Die Theologin hat über eine der Pionierinnen der Schweizer Frauenbewegung, Helene von Mülinen (1850-1924), promoviert und nun ihr Forschungsinteresse auf mehrere Jahrhunderte ausgedehnt. Mit dem Buch "Dem Schweigen entronnen" macht sie eine Auswahl an Texten aus vier Jahrhunderten zugänglich, die verschiedene übergeordnete Themen umfassen. Hier interessieren die religiösen Frauen der Frühen Neuzeit, die folgenden Bereichen zugeordnet sind: 'Religiöse Hingabe und Armut' (Juliane von Krüdener, Maria Wiborada Zislin), 'Glaubensentwürfe zwischen Pietismus und Rationalismus' (Katharina Schmid, Ursula Meyer, Marie Huber, Hortensia von Salis) und 'Im Schatten der Reformation' (Jeanne de Jussie, Marie Dentière).
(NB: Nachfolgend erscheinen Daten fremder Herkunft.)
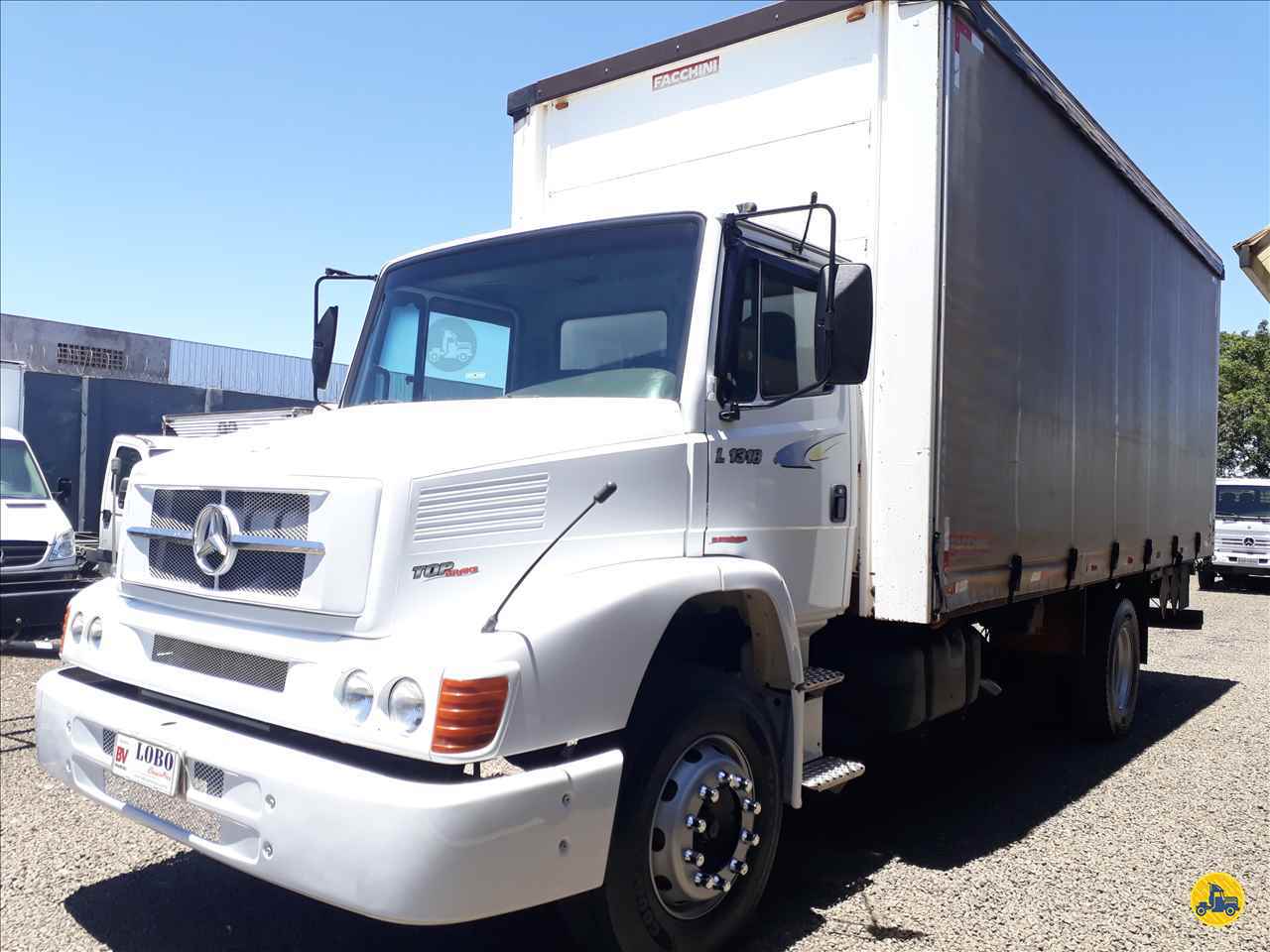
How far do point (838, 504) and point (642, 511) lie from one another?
1267 millimetres

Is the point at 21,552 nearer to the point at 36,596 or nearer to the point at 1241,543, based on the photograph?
the point at 36,596

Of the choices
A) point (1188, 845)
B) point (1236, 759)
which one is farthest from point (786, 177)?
point (1236, 759)

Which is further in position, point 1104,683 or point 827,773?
point 1104,683

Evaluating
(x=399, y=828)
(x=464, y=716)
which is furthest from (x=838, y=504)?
(x=399, y=828)

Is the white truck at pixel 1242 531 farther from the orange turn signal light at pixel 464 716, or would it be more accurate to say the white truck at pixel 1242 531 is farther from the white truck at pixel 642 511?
the orange turn signal light at pixel 464 716

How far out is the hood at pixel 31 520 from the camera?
1017 cm

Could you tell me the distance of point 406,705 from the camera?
2844 millimetres

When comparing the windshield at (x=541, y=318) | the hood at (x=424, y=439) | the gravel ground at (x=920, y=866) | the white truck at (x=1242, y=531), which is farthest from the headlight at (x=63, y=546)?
the white truck at (x=1242, y=531)

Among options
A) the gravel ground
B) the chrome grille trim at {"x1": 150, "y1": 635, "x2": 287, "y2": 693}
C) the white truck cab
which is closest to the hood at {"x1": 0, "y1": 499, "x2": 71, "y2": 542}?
the white truck cab

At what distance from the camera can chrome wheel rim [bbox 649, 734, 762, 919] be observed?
11.4ft

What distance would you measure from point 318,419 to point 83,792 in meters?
1.52

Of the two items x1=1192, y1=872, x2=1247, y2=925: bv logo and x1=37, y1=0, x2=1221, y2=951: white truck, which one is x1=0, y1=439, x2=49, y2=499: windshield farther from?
x1=1192, y1=872, x2=1247, y2=925: bv logo

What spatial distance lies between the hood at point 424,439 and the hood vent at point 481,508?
0.22 ft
Jede der Frauen wird kurz biografisch vorgestellt, dann folgen Literaturhinweise und ein prägnanter (zum Teil zweisprachiger) Textauszug.
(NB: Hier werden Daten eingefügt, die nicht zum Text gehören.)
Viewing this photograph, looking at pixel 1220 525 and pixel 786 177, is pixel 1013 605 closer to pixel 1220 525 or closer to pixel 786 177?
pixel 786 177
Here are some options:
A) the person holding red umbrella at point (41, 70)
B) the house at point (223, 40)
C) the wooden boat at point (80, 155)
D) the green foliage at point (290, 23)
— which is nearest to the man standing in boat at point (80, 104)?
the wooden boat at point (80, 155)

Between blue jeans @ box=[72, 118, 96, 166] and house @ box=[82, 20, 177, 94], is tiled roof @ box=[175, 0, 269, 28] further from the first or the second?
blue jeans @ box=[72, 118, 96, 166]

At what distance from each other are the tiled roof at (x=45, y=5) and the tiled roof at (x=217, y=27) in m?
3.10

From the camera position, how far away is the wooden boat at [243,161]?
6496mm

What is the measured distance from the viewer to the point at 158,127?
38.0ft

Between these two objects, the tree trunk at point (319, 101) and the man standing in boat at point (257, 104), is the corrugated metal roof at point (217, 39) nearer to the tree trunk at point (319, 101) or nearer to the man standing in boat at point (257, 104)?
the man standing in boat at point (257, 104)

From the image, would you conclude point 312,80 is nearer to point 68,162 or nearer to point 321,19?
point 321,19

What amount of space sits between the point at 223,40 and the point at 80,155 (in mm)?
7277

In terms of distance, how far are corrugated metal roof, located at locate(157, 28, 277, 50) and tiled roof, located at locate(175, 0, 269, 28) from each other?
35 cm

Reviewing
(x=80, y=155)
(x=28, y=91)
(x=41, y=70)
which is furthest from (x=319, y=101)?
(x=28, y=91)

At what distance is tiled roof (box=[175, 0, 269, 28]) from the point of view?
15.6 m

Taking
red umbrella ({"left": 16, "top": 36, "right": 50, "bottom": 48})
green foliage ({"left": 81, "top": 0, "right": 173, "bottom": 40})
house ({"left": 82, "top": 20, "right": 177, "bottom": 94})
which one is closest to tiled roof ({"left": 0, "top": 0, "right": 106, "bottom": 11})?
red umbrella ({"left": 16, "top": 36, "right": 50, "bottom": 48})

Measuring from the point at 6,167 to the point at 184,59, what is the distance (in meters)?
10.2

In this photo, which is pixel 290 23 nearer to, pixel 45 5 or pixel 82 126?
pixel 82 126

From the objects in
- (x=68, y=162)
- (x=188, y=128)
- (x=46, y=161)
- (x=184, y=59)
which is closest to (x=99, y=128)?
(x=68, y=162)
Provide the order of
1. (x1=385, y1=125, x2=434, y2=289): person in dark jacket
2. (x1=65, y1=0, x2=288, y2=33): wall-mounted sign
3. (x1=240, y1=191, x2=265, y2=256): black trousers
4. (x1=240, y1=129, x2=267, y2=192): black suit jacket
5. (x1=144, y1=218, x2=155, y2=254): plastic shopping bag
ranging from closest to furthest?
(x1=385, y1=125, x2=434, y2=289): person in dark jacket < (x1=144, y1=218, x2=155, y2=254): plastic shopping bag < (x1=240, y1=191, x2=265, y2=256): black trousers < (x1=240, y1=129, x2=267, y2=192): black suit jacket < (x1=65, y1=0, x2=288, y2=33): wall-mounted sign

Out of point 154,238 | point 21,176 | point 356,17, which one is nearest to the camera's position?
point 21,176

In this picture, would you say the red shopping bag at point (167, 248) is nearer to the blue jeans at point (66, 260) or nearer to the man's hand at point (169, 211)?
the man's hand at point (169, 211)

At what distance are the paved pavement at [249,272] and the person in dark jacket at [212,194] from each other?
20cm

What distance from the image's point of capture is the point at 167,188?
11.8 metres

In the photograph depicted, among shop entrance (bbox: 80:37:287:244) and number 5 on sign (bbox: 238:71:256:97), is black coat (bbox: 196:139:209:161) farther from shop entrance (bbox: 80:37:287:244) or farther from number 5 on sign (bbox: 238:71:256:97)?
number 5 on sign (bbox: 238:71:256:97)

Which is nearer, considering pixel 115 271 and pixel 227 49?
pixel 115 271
Jeanne de Jussie und Marie Dentière kannten sich aus den theologischen Kämpfen der Reformationszeit, an denen sie sich beteiligten. Die Erstere, geboren 1503, trat 1521 in Genf in das Kloster St. Klara ein und war überzeugte Katholikin. Sie übernahm das Amt der Klosterschreiberin und hinterließ eine Chronik (bis 1535), die eindrucksvoll die Vorgänge in der Stadt schildert. 1535 flohen die Klarissen ins Exil nach Annecy. De Jussies Kritik richtete sich auch gegen Luther. In diesem Kontext verurteilte sie Marie Dentière als "falsche Äbtissin". Diese nämlich, geboren ca. 1490, gehörte zunächst einer katholischen Frauengemeinschaft an, trat dann zum Protestantismus über, heiratete und schrieb theologische Schriften. Beide Frauen waren sehr gebildet, vertraten jedoch konträre theologische Positionen. Nur in der Gleichrangigkeit der Geschlechter waren sie sich einig. Marie Dentière war eng mit Margarethe von Navarra befreundet.
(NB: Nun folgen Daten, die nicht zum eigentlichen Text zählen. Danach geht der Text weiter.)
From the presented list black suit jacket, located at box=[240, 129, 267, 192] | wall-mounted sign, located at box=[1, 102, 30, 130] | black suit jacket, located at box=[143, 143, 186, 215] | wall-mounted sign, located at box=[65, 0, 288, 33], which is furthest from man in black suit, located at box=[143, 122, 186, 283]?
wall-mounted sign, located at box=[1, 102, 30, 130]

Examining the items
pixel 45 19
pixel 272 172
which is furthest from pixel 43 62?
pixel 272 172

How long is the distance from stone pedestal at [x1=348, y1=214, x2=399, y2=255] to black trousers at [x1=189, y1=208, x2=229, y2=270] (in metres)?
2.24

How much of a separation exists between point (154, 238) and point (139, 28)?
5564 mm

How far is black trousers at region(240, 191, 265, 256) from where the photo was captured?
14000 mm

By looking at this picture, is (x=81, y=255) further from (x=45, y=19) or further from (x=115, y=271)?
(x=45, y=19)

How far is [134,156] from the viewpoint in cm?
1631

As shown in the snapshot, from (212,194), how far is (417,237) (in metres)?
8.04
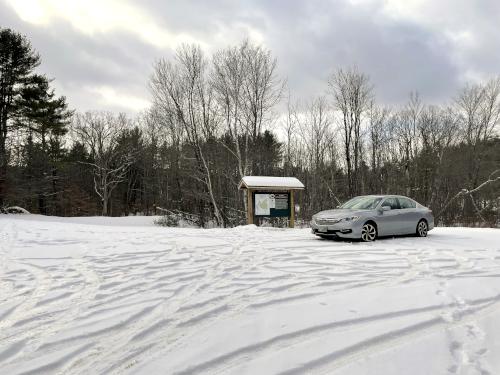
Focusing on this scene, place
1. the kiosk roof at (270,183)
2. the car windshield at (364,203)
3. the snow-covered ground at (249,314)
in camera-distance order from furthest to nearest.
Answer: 1. the kiosk roof at (270,183)
2. the car windshield at (364,203)
3. the snow-covered ground at (249,314)

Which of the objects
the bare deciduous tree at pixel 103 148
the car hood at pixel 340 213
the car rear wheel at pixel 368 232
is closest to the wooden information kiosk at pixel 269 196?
the car hood at pixel 340 213

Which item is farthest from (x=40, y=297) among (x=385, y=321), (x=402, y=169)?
(x=402, y=169)

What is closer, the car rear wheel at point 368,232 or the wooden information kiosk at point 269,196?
the car rear wheel at point 368,232

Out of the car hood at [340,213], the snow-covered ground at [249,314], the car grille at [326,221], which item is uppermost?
the car hood at [340,213]

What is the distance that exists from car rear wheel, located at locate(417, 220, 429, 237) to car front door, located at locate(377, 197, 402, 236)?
904 mm

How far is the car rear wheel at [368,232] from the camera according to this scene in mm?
11125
Ebenfalls sehr gebildet und autodidaktische Theologin und Schriftstellerin war Hortensia von Salis, die 1659 geboren wurde. Ihre Schriften, wie zum Beispiel die "Glaubens-Rechenschafft" (1695), beruhten auf ihrem persönlichen Glaubens- und Bibelverständnis. Auch die tiefgläubige Laienärztin plädierte dafür, dass Frauen sich religiös frei äußern sollten, aber nur, wenn sie darüber ihre Aufgaben nicht vernachlässigten. Sie hinterließ eine umfangreiche Korrespondenz, aus der sich ihr tiefer Glaube und ihre umfangreichen medizinischen Kenntnisse erschließen.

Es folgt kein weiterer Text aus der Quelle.